● **CHALLENGE 1**: Update the spatial relationship listing, everything from the line containing "What is the distance" down to the end of the listing, by replacing "grey rock slab" with "gray stone slab" and leaving all else unchanged.

Inspiration
We've all been there: as first year undergraduate students, it's a pain hopping between different websites, scouring university websites for finding research opportunities! Many commercial products such as Indeed and Zillow can efficiently connect people for mutually beneficial relationships (employer-employee, landlord-tenant, etc). That's why we built Panda: a tool to alleviate the research-finding anxiety that so many students have to suffer through.
What it does
Panda is a platform that scrapes the web for research opportunities at UofT such as ROPs, summer research programs, labs or just any professor looking for students to hire. Using semantic embeddings from AI, students can browse, filter or query different research opportunities from professors, labs or programs that suit them the most. AI-powered descriptions of research interests, contact information and previous research are easily accessible on a research opportunity's card, and when the user is ready, applying to a reseach opportunity is just one click away! Using your resume and Amazon Bedrock technology once again, Panda will provide you personalized tips on how to reach out to the professor you're interested in, significantly reducing the barriers new students meet when faced with the daunting task of cold-emailing professors for the first time.

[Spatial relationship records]
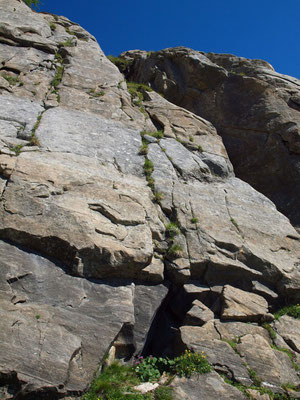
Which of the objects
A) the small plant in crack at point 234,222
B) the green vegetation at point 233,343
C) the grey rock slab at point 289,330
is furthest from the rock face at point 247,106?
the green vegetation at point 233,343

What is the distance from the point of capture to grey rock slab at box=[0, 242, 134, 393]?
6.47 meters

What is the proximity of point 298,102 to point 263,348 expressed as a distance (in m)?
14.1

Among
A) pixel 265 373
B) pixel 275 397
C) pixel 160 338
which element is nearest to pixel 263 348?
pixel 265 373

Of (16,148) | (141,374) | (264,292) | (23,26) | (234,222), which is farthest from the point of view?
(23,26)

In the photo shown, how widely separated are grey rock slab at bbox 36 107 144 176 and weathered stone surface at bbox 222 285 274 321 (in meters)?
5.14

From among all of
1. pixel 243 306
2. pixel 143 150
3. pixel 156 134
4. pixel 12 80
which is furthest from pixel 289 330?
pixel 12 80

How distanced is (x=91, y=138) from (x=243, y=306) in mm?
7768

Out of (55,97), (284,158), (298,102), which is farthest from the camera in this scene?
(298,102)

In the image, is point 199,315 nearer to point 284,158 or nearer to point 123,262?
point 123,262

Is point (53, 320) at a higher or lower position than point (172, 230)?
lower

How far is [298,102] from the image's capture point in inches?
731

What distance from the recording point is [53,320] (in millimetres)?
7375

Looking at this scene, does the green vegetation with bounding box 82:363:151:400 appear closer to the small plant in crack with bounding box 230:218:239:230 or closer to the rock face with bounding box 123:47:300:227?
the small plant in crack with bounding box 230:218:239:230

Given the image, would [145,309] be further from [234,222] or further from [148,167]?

● **CHALLENGE 2**: Transcribe the Panda project description word for word, everything from "Inspiration" down to "to suffer through.".

● **FINAL RESULT 1**:
What is the distance from the point of capture to gray stone slab at box=[0, 242, 134, 393]?
6.47 meters

What is the proximity of point 298,102 to point 263,348 expressed as a distance (in m)?
14.1

Among
A) pixel 265 373
B) pixel 275 397
C) pixel 160 338
which element is nearest to pixel 263 348?
pixel 265 373

Of (16,148) | (141,374) | (264,292) | (23,26) | (234,222), which is farthest from the point of view?
(23,26)

In the photo shown, how widely separated are gray stone slab at bbox 36 107 144 176 and weathered stone surface at bbox 222 285 274 321 (in meters)?
5.14

From among all of
1. pixel 243 306
2. pixel 143 150
3. pixel 156 134
4. pixel 12 80
which is furthest from pixel 289 330?
pixel 12 80

How distanced is (x=91, y=138) from (x=243, y=306) in mm?
7768

Out of (55,97), (284,158), (298,102), which is farthest from the camera in this scene?
(298,102)

In the image, is point 199,315 nearer to point 284,158 or nearer to point 123,262?
point 123,262

Is point (53, 320) at a higher or lower position than point (172, 230)?
lower

How far is [298,102] from the image's capture point in inches?
731

What distance from the recording point is [53,320] (in millimetres)?
7375

Looking at this scene, does the green vegetation with bounding box 82:363:151:400 appear closer to the small plant in crack with bounding box 230:218:239:230 or closer to the rock face with bounding box 123:47:300:227?
the small plant in crack with bounding box 230:218:239:230

Given the image, would [145,309] be further from [234,222] or further from [148,167]?

● **FINAL RESULT 2**:
Inspiration
We've all been there: as first year undergraduate students, it's a pain hopping between different websites, scouring university websites for finding research opportunities! Many commercial products such as Indeed and Zillow can efficiently connect people for mutually beneficial relationships (employer-employee, landlord-tenant, etc). That's why we built Panda: a tool to alleviate the research-finding anxiety that so many students have to suffer through.